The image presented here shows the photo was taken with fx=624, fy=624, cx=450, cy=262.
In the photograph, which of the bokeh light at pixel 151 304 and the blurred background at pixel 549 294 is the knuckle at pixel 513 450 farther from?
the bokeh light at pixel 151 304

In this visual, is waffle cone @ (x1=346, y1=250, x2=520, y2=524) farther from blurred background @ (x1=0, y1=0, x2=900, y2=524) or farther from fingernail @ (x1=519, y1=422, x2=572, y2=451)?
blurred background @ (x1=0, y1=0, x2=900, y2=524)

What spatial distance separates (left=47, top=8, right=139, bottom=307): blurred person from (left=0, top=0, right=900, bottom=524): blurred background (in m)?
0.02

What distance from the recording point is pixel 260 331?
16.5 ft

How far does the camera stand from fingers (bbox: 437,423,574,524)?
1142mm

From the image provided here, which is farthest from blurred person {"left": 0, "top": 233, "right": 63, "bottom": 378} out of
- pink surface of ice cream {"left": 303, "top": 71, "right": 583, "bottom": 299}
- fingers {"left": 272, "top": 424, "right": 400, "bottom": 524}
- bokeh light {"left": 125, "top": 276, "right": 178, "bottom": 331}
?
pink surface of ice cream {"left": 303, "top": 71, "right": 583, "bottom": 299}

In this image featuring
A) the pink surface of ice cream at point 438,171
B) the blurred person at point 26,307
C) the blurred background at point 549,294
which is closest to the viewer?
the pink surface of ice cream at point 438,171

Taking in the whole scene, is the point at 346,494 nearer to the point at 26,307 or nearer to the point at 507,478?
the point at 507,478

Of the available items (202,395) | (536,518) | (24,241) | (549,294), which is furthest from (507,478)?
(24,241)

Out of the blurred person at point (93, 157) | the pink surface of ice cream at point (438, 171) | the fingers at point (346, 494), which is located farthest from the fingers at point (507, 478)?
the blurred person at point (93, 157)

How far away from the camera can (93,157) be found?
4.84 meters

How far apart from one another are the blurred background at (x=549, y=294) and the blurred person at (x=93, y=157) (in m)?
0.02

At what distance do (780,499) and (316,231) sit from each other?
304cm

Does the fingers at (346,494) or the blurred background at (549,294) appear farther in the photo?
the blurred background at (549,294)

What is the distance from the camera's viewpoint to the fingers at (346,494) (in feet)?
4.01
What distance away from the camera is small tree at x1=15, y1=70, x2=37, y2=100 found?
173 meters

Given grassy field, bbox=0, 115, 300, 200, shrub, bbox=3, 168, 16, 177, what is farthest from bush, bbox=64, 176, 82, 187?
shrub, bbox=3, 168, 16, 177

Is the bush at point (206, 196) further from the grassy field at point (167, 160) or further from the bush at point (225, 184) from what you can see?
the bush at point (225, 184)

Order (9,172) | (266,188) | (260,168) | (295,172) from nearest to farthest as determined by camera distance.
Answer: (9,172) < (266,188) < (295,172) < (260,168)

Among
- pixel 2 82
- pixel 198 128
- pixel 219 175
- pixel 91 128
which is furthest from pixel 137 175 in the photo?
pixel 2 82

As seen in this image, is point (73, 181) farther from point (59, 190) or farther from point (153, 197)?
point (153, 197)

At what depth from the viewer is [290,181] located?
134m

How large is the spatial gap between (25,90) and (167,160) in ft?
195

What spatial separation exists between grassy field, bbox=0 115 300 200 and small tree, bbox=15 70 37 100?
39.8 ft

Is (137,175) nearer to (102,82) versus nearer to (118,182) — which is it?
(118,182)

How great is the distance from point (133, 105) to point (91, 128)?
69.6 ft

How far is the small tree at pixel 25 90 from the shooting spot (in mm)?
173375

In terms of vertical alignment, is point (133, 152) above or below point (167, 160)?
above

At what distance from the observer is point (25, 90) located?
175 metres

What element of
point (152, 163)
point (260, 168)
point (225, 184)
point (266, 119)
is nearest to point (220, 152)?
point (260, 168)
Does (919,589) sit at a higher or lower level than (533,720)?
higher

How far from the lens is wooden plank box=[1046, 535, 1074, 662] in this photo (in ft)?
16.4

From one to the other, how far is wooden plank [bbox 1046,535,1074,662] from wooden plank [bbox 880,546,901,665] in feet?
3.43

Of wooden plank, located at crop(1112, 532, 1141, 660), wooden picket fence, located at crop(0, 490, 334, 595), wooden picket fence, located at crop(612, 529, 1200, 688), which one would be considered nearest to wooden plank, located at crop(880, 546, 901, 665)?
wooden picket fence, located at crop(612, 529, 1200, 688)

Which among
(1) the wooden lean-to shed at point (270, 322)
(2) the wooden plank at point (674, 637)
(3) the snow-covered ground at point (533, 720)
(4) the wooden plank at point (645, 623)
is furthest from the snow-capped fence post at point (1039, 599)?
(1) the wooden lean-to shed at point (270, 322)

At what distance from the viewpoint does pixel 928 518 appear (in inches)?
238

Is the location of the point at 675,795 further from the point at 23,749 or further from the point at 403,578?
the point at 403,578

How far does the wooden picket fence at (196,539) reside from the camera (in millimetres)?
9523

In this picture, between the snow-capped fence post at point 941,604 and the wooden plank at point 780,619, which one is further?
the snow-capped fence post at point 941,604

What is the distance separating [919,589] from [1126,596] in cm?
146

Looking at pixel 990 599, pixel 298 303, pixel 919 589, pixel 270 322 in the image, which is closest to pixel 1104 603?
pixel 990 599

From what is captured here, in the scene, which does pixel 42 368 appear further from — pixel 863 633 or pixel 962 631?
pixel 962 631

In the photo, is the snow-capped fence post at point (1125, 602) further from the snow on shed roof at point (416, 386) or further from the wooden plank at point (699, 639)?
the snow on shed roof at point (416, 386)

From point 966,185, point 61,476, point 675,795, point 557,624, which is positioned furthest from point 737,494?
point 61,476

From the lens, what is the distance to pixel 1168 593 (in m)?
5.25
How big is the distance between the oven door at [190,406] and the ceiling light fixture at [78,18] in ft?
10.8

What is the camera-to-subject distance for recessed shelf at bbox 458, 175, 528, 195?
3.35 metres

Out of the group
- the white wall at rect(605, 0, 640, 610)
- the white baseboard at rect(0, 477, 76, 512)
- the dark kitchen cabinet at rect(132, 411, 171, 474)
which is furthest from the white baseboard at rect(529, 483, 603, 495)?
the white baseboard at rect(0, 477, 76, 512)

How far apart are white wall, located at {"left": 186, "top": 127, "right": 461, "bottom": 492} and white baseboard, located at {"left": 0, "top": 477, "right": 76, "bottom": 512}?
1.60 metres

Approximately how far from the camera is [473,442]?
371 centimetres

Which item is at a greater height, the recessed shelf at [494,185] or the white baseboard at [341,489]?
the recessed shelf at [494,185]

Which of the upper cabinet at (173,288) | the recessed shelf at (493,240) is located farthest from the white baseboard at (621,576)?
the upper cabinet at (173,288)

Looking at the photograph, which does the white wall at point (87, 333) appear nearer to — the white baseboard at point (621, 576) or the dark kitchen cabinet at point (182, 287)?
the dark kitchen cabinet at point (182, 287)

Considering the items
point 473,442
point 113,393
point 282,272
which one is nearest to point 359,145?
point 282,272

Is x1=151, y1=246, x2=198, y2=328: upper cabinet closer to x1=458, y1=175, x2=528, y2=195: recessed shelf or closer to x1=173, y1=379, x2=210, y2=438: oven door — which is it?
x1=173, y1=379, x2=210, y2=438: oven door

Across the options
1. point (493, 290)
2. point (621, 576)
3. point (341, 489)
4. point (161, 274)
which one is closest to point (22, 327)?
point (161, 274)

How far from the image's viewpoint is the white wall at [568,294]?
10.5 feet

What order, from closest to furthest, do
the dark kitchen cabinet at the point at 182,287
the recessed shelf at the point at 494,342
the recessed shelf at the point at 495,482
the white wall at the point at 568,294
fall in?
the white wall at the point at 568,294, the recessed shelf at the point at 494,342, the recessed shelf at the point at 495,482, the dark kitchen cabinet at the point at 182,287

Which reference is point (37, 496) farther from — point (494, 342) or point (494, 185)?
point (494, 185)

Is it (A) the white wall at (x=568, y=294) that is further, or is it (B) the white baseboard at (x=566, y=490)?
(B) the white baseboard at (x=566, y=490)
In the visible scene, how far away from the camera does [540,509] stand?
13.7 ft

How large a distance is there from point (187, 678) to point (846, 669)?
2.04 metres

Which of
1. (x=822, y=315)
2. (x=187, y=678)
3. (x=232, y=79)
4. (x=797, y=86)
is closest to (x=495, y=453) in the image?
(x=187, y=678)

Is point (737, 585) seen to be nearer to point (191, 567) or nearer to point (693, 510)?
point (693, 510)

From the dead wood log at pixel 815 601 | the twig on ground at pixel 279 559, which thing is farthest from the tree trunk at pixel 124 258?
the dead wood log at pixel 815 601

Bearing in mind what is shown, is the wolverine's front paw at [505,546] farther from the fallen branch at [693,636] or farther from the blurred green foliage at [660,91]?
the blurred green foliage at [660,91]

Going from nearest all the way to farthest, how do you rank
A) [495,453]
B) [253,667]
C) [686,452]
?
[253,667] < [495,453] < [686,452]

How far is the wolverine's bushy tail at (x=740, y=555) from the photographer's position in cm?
----
Exercise goal » Could you convert the item lines above, from the line with "Out of the group" through the line with "371 centimetres", into a Markdown table with the columns Row and Text, leaving out blank lines?

Exercise answer »
| Row | Text |
|---|---|
| 1 | Out of the group |
| 2 | - the white wall at rect(605, 0, 640, 610) |
| 3 | - the white baseboard at rect(0, 477, 76, 512) |
| 4 | - the dark kitchen cabinet at rect(132, 411, 171, 474) |
| 5 | which is furthest from the white baseboard at rect(529, 483, 603, 495)? |
| 6 | the white baseboard at rect(0, 477, 76, 512) |
| 7 | How far apart are white wall, located at {"left": 186, "top": 127, "right": 461, "bottom": 492} and white baseboard, located at {"left": 0, "top": 477, "right": 76, "bottom": 512}? |
| 8 | 1.60 metres |
| 9 | Approximately how far from the camera is [473,442]? |
| 10 | 371 centimetres |